Objective: Only the lines from the one containing "How far is blurred" through the end of the entries should be repeated, exactly as they appear, first and last included.

Dataset rows:
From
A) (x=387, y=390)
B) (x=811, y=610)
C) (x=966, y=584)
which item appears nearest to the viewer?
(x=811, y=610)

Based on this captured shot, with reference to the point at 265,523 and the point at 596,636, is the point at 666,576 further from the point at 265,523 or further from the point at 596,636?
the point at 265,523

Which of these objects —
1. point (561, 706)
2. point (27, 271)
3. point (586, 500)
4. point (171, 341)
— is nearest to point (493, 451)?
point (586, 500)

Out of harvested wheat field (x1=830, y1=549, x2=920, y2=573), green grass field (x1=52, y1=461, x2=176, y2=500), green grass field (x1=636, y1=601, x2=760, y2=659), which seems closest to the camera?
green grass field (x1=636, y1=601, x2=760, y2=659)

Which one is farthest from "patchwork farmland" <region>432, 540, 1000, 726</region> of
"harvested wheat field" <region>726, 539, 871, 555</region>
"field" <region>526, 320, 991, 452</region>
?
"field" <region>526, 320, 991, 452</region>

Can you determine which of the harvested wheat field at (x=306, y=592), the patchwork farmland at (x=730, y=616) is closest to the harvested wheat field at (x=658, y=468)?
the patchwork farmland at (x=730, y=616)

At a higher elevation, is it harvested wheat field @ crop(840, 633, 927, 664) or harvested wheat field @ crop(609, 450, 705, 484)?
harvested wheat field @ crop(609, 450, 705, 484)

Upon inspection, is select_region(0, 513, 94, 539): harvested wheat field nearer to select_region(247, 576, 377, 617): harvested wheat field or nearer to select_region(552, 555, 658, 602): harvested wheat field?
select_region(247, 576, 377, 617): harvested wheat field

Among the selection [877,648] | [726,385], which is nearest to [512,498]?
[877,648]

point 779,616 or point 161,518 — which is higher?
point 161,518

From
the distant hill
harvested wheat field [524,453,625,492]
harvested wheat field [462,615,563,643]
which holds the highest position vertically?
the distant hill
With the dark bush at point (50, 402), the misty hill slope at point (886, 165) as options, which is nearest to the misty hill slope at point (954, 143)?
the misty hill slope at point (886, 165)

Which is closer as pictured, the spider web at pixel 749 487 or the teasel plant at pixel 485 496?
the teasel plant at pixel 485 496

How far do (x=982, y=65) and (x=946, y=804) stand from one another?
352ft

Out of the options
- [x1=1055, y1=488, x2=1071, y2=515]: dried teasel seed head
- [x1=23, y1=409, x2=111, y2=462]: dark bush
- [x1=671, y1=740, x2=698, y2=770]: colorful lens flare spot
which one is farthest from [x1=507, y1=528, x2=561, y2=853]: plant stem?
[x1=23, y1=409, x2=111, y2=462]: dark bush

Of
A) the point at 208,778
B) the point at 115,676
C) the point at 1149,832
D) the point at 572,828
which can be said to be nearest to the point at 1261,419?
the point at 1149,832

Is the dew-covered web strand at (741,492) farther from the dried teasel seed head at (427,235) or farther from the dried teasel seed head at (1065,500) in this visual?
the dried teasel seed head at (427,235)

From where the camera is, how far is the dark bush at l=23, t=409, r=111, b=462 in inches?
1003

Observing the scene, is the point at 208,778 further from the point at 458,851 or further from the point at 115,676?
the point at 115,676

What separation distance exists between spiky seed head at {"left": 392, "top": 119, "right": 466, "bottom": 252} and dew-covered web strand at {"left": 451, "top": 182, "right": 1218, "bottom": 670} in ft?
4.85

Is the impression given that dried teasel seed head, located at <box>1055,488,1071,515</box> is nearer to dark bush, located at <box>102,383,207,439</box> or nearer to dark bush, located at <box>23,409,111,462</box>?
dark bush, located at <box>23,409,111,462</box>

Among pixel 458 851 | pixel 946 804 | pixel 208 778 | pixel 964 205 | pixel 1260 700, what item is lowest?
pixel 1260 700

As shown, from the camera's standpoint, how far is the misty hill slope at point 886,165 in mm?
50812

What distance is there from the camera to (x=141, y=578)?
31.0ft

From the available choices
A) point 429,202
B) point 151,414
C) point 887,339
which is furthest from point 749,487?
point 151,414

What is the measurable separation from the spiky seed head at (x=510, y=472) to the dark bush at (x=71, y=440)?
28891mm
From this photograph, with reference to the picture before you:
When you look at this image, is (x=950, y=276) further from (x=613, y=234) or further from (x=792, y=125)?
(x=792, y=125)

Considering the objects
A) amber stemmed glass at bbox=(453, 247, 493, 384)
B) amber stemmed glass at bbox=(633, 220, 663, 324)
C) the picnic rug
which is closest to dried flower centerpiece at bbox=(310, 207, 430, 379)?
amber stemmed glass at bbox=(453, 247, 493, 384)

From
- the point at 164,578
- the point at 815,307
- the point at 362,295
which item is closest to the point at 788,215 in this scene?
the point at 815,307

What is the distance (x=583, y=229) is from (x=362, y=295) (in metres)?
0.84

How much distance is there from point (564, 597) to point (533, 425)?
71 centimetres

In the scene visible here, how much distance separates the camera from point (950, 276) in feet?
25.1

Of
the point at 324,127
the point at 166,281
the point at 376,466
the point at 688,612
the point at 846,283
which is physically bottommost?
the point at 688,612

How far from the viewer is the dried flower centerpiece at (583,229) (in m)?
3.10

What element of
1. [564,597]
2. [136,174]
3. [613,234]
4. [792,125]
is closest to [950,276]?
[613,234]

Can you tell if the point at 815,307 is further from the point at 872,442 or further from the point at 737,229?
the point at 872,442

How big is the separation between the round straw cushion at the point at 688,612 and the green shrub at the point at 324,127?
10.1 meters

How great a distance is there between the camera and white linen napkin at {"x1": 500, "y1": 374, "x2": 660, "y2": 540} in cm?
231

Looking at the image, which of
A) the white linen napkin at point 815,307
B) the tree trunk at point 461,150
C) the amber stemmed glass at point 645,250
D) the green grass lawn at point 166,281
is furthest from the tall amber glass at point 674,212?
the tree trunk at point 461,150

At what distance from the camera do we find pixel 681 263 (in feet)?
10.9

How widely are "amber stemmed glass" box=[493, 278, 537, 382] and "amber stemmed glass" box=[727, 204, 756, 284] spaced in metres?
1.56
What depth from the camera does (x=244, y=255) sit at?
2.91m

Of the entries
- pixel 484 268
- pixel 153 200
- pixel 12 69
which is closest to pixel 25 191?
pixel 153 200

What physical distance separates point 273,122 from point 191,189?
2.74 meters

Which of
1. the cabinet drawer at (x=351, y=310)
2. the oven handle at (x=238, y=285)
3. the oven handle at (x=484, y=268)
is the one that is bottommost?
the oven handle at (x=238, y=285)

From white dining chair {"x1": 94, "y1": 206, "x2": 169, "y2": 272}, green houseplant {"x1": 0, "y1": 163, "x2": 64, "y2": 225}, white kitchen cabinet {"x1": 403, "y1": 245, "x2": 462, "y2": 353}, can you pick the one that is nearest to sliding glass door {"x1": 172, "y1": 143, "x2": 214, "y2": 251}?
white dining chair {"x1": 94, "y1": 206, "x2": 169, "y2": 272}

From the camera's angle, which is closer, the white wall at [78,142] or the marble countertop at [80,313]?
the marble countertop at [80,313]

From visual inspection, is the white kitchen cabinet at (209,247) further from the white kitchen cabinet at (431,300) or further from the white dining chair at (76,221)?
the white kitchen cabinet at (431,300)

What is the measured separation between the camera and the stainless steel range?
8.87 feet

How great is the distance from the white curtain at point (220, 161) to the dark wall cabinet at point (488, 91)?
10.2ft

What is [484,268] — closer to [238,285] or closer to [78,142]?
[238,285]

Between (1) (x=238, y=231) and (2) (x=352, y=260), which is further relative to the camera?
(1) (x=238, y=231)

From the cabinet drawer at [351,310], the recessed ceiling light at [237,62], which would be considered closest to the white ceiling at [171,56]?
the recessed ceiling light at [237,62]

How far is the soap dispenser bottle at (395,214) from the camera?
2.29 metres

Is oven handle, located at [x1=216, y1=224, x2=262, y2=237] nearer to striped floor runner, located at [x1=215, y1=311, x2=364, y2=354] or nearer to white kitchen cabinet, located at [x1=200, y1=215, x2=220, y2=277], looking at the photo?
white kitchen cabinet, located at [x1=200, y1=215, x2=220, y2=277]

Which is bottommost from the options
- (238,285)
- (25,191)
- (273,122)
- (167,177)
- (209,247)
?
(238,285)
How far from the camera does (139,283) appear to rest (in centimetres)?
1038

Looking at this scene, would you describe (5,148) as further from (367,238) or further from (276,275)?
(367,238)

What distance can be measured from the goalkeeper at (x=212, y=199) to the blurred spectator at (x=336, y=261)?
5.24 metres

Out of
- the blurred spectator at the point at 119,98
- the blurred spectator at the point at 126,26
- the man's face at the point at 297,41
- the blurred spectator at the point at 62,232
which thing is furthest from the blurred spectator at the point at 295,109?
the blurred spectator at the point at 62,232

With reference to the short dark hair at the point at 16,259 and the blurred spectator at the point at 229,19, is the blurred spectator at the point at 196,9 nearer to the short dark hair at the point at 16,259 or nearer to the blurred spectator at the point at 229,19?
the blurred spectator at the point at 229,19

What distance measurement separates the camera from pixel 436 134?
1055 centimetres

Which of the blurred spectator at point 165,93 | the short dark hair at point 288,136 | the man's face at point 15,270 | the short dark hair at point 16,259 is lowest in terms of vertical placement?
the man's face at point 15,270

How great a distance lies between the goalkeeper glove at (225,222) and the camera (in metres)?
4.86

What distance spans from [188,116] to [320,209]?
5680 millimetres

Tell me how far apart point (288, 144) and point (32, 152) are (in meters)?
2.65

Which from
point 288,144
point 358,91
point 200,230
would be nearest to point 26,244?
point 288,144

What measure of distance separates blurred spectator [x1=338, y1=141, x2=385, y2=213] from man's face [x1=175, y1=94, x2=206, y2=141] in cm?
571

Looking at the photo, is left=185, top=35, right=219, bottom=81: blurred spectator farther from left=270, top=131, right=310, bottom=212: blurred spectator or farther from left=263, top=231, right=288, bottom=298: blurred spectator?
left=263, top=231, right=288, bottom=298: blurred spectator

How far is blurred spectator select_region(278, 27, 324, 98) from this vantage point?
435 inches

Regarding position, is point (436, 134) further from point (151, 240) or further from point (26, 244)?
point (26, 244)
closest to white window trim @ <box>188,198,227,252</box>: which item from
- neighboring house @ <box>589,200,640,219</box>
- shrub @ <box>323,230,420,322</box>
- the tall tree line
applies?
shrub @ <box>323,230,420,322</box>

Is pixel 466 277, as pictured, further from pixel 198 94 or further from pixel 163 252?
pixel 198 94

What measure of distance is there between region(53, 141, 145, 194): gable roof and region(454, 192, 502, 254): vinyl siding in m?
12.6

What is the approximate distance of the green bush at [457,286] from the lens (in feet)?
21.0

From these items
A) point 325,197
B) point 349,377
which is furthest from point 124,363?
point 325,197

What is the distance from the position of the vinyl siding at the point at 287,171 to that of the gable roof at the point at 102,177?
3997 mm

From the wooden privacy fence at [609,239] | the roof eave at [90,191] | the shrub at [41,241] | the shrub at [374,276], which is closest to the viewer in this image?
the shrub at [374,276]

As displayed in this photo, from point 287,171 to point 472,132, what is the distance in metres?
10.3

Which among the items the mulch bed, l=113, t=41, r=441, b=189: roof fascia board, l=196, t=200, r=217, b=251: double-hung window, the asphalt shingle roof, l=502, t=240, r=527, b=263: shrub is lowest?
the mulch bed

Result below:
How far is blurred spectator select_region(278, 27, 324, 98) from this vantage point?
435 inches

Regarding position, is point (436, 134) further from point (151, 240) or further from point (26, 244)?
point (26, 244)
closest to white window trim @ <box>188,198,227,252</box>: which item from
- neighboring house @ <box>589,200,640,219</box>
- shrub @ <box>323,230,420,322</box>
- the tall tree line
applies?
shrub @ <box>323,230,420,322</box>

Is pixel 466 277, as pictured, further from pixel 198 94 or further from pixel 163 252?
pixel 198 94

What measure of distance is there between region(53, 141, 145, 194): gable roof and region(454, 192, 502, 254): vinyl siding in m?
12.6

What is the approximate distance of the green bush at [457,286] from the lens (in feet)?
21.0

From these items
A) point 325,197
B) point 349,377
which is furthest from point 124,363?
point 325,197

What is the distance from the position of the vinyl siding at the point at 287,171 to that of the gable roof at the point at 102,177?
3997 mm

From the wooden privacy fence at [609,239] | the roof eave at [90,191] | the shrub at [41,241] | the shrub at [374,276], which is closest to the viewer in this image?
the shrub at [374,276]

As displayed in this photo, from point 287,171 to point 472,132, what is the distance in metres?
10.3

Which among the items the mulch bed, l=113, t=41, r=441, b=189: roof fascia board, l=196, t=200, r=217, b=251: double-hung window, the asphalt shingle roof, l=502, t=240, r=527, b=263: shrub is lowest?
the mulch bed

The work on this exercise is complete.